Friday, June 25, 2010

White House

http://the-american-history.blogspot.com/
The White House is the official house and principal workplace of the President of the United States. Located at 1600 Pennsylvania Avenue NW in Washington, D.C., the house was planned by Irish-born James Hoban, and built between 1792 and 1800 of white-painted Aquia sandstone in the Neoclassical style. It has been the residence of each U.S. President since John Adams. When Thomas Jefferson moved into the house in 1801, he extended the building outward, creating two colonnades that were meant to conceal stables and storage.

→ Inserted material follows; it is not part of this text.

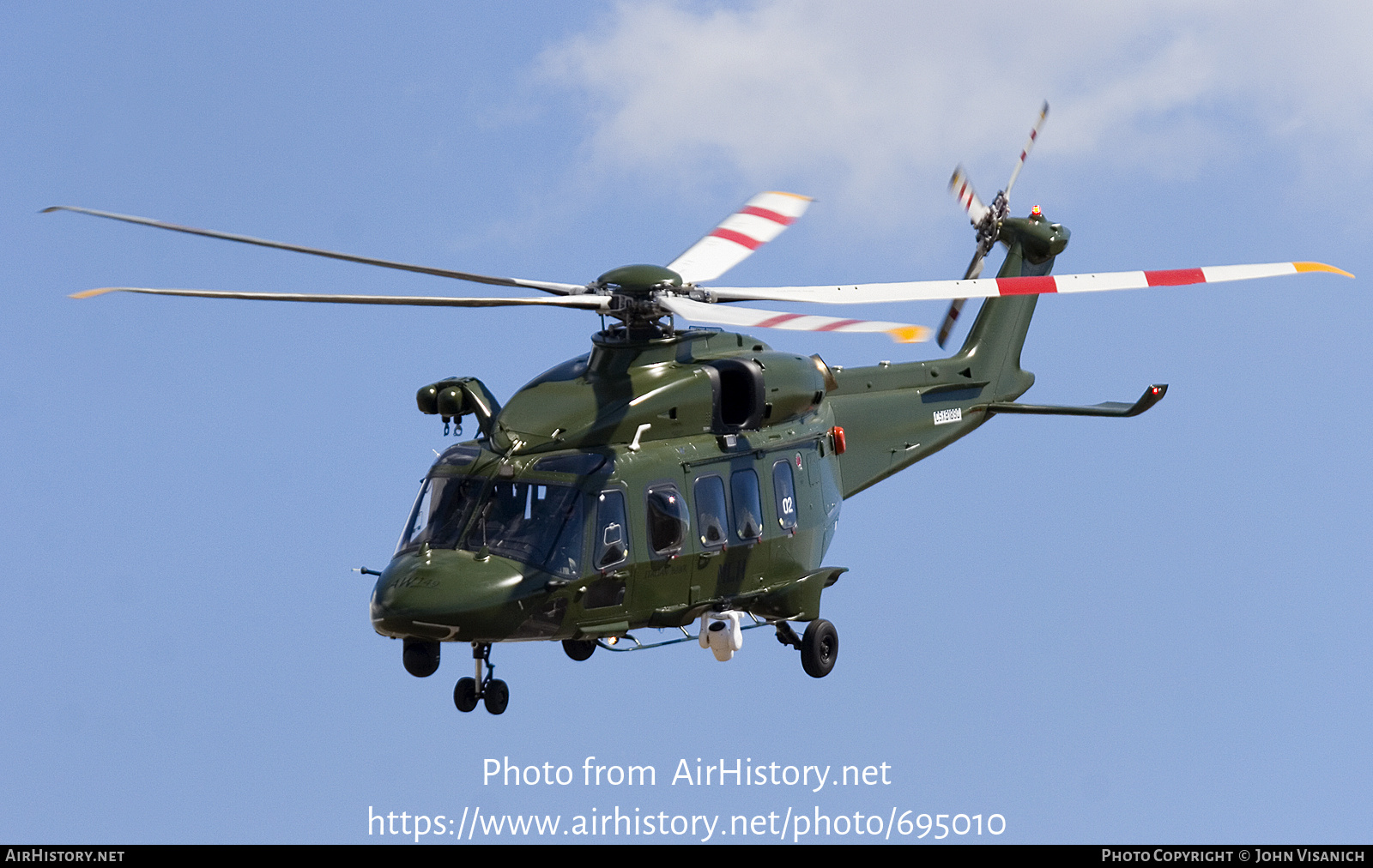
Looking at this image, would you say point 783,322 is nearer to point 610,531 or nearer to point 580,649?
point 610,531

In 1814, during the War of 1812, the mansion was set ablaze by the British Army in the Burning of Washington, destroy the interior and charring a lot of the exterior. Reconstruction began almost instantly, and President James Monroe moved into the partially reconstructed house in October 1817. Construction nonstop with the addition of the South Portico in 1824 and the North in 1829. Because of crowding within the executive house itself, President Theodore Roosevelt had nearly all work offices relocated to the newly constructed West Wing in 1901.

Eight years later, President William Howard Taft extended the West Wing and created the first Oval Office which was eventually moved as the section was expanded. The third-floor attic was changed to living quarters in 1927 by augmenting the existing hip roof with long shed dormers. A newly constructed East Wing was used as a reception area for social events; Jefferson's colonnades linked the new wings. East Wing alterations were finished in 1946, creating additional office space. By 1948, the house's load-bearing external walls and internal wood beams were found to be close to failure.